Raons d’esperança de Carlos Salord

LA ALEGRÍA DE LUCHAR

Parece contradictorio, pero en realidad, no lo es. El Papa Francisco, en su última exhortación, nos dice que hemos de estar alegres y exultantes. Pero también nos habla de la lógica de la cruz. Nos lo enseña el Maestro: “El que quiere ser mi discípulo que se niegue a sí mismo, lleve la cruz de cada día y me siga”. Es una lucha ardua, pero alegre, porque nos libera del egoísmo y nos abre a los demás. No podemos vivir encerrados en nosotros mismos. Somos un pueblo y hemos de contar con los demás para procurar el bien de todos. Nos necesitamos mutuamente.

El combate contra el egoísmo presenta múltiples facetas. Todas ellas hermosas. Intentar vivirlas adecuadamente es a lo que todos estamos llamados. La santidad del cristiano, la bienaventuranza, consiste en esta lucha sincera.

El cristiano ha de llevar una vida austera, desprendido de los bienes. No son un fin en sí. Usarlos para atender a sus necesidades.  Darles y sacarles el rendimiento socialmente debido. Somos administradores que debemos rendir cuentas.

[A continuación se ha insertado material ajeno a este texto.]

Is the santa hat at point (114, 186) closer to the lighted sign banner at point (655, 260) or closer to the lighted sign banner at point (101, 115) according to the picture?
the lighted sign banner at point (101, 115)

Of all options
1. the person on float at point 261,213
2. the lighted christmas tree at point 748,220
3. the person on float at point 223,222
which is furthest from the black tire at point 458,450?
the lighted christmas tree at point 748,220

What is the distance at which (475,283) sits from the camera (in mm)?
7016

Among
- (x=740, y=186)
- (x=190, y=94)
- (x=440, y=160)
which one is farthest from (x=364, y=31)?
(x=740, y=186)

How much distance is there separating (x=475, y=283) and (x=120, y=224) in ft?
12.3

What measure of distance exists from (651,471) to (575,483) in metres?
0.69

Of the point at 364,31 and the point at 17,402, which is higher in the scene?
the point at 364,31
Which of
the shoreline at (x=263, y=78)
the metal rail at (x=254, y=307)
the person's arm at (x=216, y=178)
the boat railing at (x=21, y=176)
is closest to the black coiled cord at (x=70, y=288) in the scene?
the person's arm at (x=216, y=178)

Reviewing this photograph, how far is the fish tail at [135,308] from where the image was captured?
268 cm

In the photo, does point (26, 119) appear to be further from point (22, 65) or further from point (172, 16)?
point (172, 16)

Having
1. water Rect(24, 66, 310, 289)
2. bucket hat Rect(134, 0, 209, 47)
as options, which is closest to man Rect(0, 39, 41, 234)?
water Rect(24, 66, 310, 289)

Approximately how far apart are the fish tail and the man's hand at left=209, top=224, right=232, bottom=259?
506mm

Acaso no es hermoso ser educados y amables en el trato con los demás, respetarlos, soportar sus defectos. Tal vez nosotros los tenemos peores. No responder con ira a las ofensas. “Aprended de mi que soy manso y humilde de corazón”, nos dice el Maestro. Saber compartir el dolor con los que sufren, con los enfermos, acompañarlos en la soledad. Obrar según la regla de oro: “Haced con los demás lo que quieres que los demás hagan contigo”. Y no tiene desperdicio lo que el Maestro añade: “Sed misericordiosos como vuestro Padre celestial es misericordioso, no juzguéis y no seréis juzgados, no condenéis y no seréis condenados, perdonad y series perdonados, dad y se os dará”. “En la medida en que midiereis a los demás seréis medidos”. “¿No debías tener compasión con tu compañero como yo la tuve de ti?”.

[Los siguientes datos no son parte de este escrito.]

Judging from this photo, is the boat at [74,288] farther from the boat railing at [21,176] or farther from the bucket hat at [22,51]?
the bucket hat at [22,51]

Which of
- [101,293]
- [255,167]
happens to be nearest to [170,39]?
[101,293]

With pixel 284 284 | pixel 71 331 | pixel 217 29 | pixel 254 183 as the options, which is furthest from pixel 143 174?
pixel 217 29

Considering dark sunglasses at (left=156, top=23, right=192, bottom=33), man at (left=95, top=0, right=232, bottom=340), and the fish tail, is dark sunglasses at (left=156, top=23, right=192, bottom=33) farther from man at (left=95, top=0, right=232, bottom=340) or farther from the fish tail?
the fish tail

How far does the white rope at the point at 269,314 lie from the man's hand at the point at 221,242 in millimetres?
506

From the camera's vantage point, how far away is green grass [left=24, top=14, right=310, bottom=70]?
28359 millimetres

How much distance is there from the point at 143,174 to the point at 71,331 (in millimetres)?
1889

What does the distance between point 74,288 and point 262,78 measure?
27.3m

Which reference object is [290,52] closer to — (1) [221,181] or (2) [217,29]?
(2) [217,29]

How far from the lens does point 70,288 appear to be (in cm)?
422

En una sociedad sumergida en una trama política, económica, mediática, cultural, religiosa que impide un verdadero desarrollo humano y social, ¿no es hermoso luchar por la justicia, aunque sea difícil, laborioso, arduo y doloroso? Igualmente lo es ser artesanos de la paz en la familia, entre amigos, en la sociedad, entre las naciones. Integrar, buscar soluciones que unan. Saber transigir. Tener un corazón grande, magnánimo. ¡Qué satisfactorio es! Aunque por ello te persigan, te discriminen o ridiculicen porque resultas mal visto, incómodo o inoportuno. Lo importante es mantener el corazón limpio, sin malos deseos, ni intenciones torcidas. Del fondo del corazón sale todo lo bueno y lo malo de nuestras decisiones. Dios ve lo que hay dentro de cada hombre. Cuidar el corazón, manteniéndolo limpio y puro de todo aquello que pueda representar un desamor a Dios y a los hombres. Al fin y al cabo Cristo nos juzgará aplicando aquella ley suprema: “Todo lo que hicisteis o dejaste de hacer con uno de estos pequeños conmigo lo hicisteis”. Cristo se identifica con los débiles y necesitados a quienes tuvimos ocasión de ayudar. ¡Qué triste y horrible sería para la convivencia (y el juicio final) una conducta contraria a los deseos divinos! Odio, envidia, explotación, violencia… ¡tristeza!

Es muy claro el ideal para el que hemos sido llamados. Vale la pena luchar. ¡Con alegría, ningún día sin cruz! Un programa lleno de amor y resolución. ¿Imposible? Para Dios nada lo es. Ahora bien, necesitamos su gracia. Pidámosla a María: es la madre que intercede.